Das möchte ich sehen, wie die ALLEINE um die Welt segelt. Das Boot war doch vollgestopft mit Hi-Tec, inkl. Facebook und Twitter und wenn was schief gegangen wäre, wären in 10 Minuten die Retter da gewesen. DAs ist ein Rekord für den Hintern.
dalima 15.05.2010
2. Was für ein Schritt für die Menschheit
...Sie sei keine Heldin, sagte sie, sondern "nur ein einfaches Mädchen, das einen Traum hatte. Man muss nur einen Traum haben und sich darauf konzentrieren"... Und verantwortungslose, geltungssüchtige Eltern mit zu viel Kohle in der Tasche. Alles ganz toll.
bananenfan 15.05.2010
3. habs live gesehen
Zitat von Robert HutDas möchte ich sehen, wie die ALLEINE um die Welt segelt. Das Boot war doch vollgestopft mit Hi-Tec, inkl. Facebook und Twitter und wenn was schief gegangen wäre, wären in 10 Minuten die Retter da gewesen. DAs ist ein Rekord für den Hintern.
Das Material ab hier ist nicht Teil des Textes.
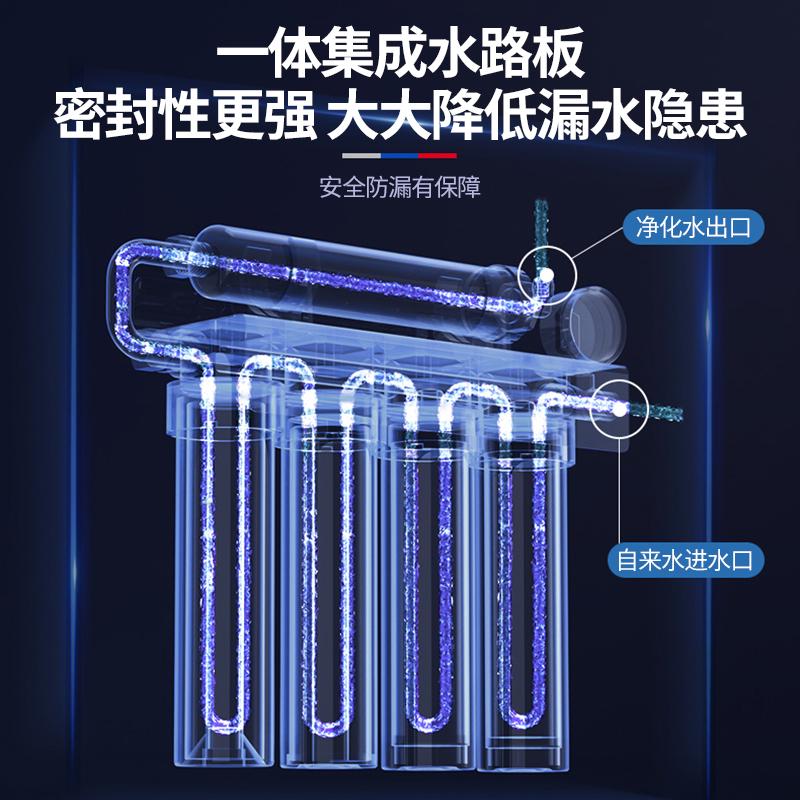 一体集成水路板
密封性更强 大大降低漏水隐患

安全防漏有保障

净化水出口

自来水进水口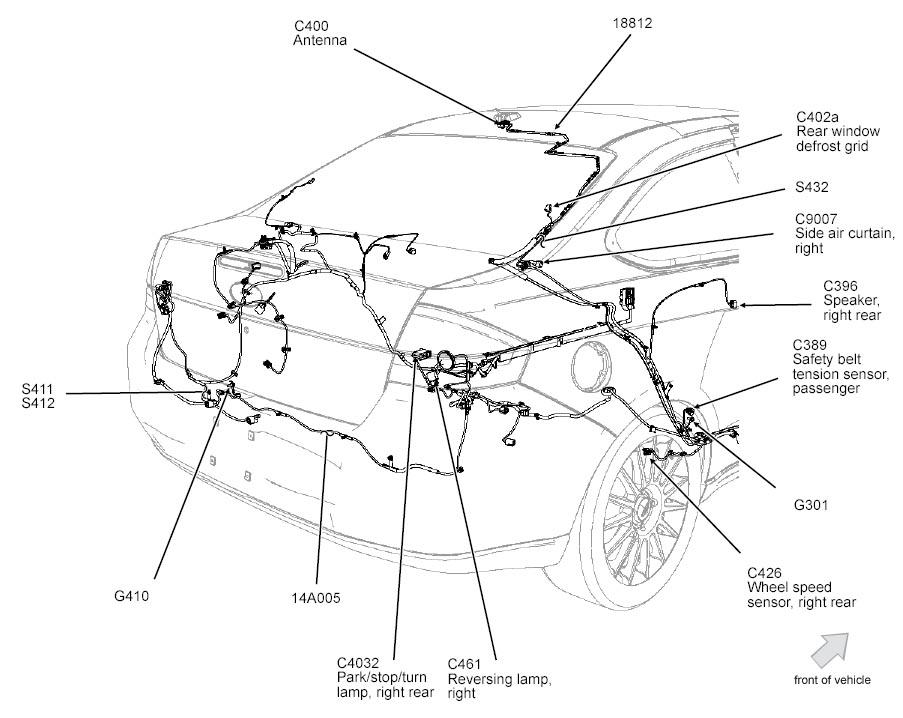 C400
Antenna

18812

C402a
Rear window
defrost grid

S432

C9007
Side air curtain,
right

C396
Speaker,
right rear

C389
Safety belt
tension sensor,
passenger

S411
S412

G301

C426
Wheel speed
sensor, right rear

G410

14A005

C4032
Park/stop/turn
lamp, right rear

C461
Reversing lamp,
right

front of vehicle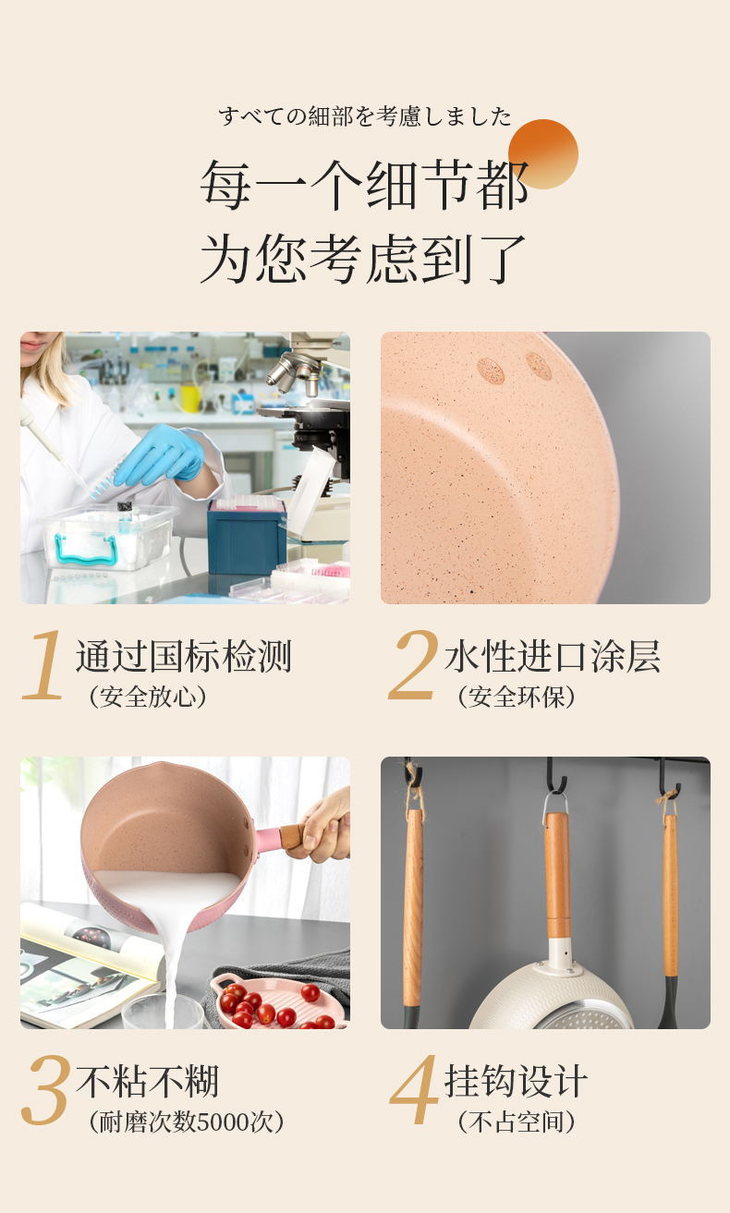 すべての細部を考慮しました

每一个细节都
为您考虑到了

1 通过国标检测
（安全放心）

2 水性进口涂层
（安全环保）

3 不粘不糊
（耐磨次数5000次）

4 挂钩设计
（不占空间）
Ist klar, Sie hätten mit diesen Hilfsmitteln ausgestattet mit 16 diesen Rekord ebenfalls aufgestellt... Facebook und Twitter helfen ja wirklich wahnsinnig beim Segeln. Wo sollen bitteschön auf hoher See die Retter in 10 Minuten herkommen? Kommen die mit der Concorde geflogen? Naja, war klar, dass sich die Neider wieder melden. Ich war heute bei ihrer Ankunft dabei. War sehr beeindruckend dieses Boot mal in echt so zu sehen. Das ist ja sowas von eine Nussschale... das schaukelte sogar im Hafen bei leichten Wellen wie wild.. Da möchte ich echt keine 10 meter Wellen drauf erleben. Gruss, Bananenfan
no_mainstream 15.05.2010
4. Ein Schande für den Segelsport
Natürlich ist es eine Leistung so eine Fahrt unbeschadet zu überstehen aber was kommt als nächstes? Kleinkinder allein auf dem Meer...? Aber mit Twitter- und Facebook-Blog..? Live dabei sein wenn das Kind dann absäuft..? Mit Segelsport hat das alles nichts mehr zu tun...
Akka, 15.05.2010
5. fraglich
Australier haben naturgemäß ein völlig anderes Verhältnis zu den Naturgewalten und lernen sehr früh verantwortungsvoll damit umzugehen. Den dort herrschenden Pioniergeist können wir Europäer nur noch schlecht nachvollziehen. Von daher ist die Weltumseglung einer 16 jährigen relativ normal und 'good sports'. Fraglich ist das ganze Unternehmen allerdings, weil es wieder Nachahmer und Wettbewerbe geben wird, die noch jüngere herausfordern. Bis es dann einmal gründlich schief geht und dieser Wahnsinn hoffentlich ein Ende hat.